Kayıplar, Çelenkler, François de La Rochefoucauld

Bu gün siz izleyecilerimle  “ye kürküm ye” deyişine uygun olarak bir konuda dertleşmek istiyorum.

Deyişe bakarak benim siyasileri veya ondan kuvvet alarak ülkeyi kendi menfaatleri uğruna soyup sovana çeviren kişi ve kurumları ve bunlarla ortak çıkarlarından dolayı kaderbirliği yapan medyayı kastettiğimi sanmayın.

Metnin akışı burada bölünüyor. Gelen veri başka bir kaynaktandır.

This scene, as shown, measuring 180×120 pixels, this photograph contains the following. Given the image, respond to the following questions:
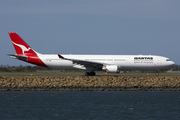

Bu günkü bloğumun konusu aile içi vefatların sonuçlarını değerlendirmek. Bu yazımın sonunda biraz huzur duyacağımı düşünüyorum.

”Huzuru, kendi içimizde bulamazsak başka yerde aramak boştur.” diyor François de La Rochefoucauld,

Hayatın en önemli olgularından biri de , takdir edersiniz ki her bireyin bir gün bu dünyadan ayrılacağıdır.

Benim ailemden ilk kayıp olarak hatırladığım dedemdir. Güzel Türkçemizde anneanne ve babaanne kelimeleri çok net olarak kişiyi ifade ederken dedeler için haksızlığın daniskası yapılmış ve annebaba ve babababa tanımları kullanılmamıştır. Vefat eden dedem annebabamdı. Yıl 1976 ıydı ve dayım önemli bir milli bankamızın müdürü idi . Ben de işe yeni başlayan bir çalışandım. Cenazeye dayımın statüsü nedeni ile önemli miktarda çiçek gelmişti.

Daha sonra anneanemi kaybettim. Dayım bankada daha önemli görevlere gelmişti. Ben de Koç grubunun müdürü idim. Cenaze arabası yetmediği için çelenkler için kabristana kadar ayrı bir araba tutuldu.

Babamın cenazesinde ise tek bir çelenk yoktu.

Sakın ha son yazdığım cümleden üzüldüğümü sanmayın. Benim bir tesbitim vardırki bilmem katılırmısınız.

” Cenazelerde camiye gelenler değil,kabristana gelenler önemlidir.”

Ben öyle cenazeler gördümkü namazda televizyonlar çekiyor diye birbirini yiyen insanlar kabristana gidene kadar buharlaştılar ve müteveffayı kabre indirecek 4 kişinin bulunmasında sıkıntı yaşandı.

Ye kürküm ye işinin bir de ilan safhası var.

Eğer aile toplum içinde , bir nedenle, önemli ise önce carşaf çarşaf bir vefat ilanı verir ve müteveffanın ailesinin Orta Asyadan çıktığı günden zamanımıza kadar bütün ailenin önemli fertlerinin ismi ilanda yer alır. Ancak ne kadar dikkatli olursanız olun muhakkak birileri unutulur ve araya küslük girer.

Bu ilanın hemen yanında vefat eden kişinin doktoruna, hastabakıcısına , odasına bakan kat sorumlusuna kadar herkese teşekkür edilen ayrı bir ilan yer alır. Gören hasta hala yaşıyor zanneder.

Daha sonra cenaze merasimi yapılır ve toprağa verilme işlemi tamamlanır.

Olay burada da bitmez. Cenaze sahibi bir teşekkür ilanı verir ve cenazeye katılan veya çelenk gönderen bütün insanlara tek tek teşekkür eder ki bu ilanın parası benim herhalde 5-6  yıllık emekli maaşımı geçer.

Sonra herkes işine gücüne bakar. Bu büyük bir holdingin sahibi olsan da Genel Kurmay Başkanı olsan da bu şekilde sonlanır.

Bu konuda söyleyeceğim son husus cenazenin bile sevgi dolu olanı makbuldur. Sevgi ve dostluktan dolayı cenazeye katılan belirli sayıda kişi ,bence gitmezsem yanlış anlaşılırım veya başım belaya girer diyen büyük cemaatlerden,daha değerlidir.

Ben bunu yaşadım ve çok iyi bilirim.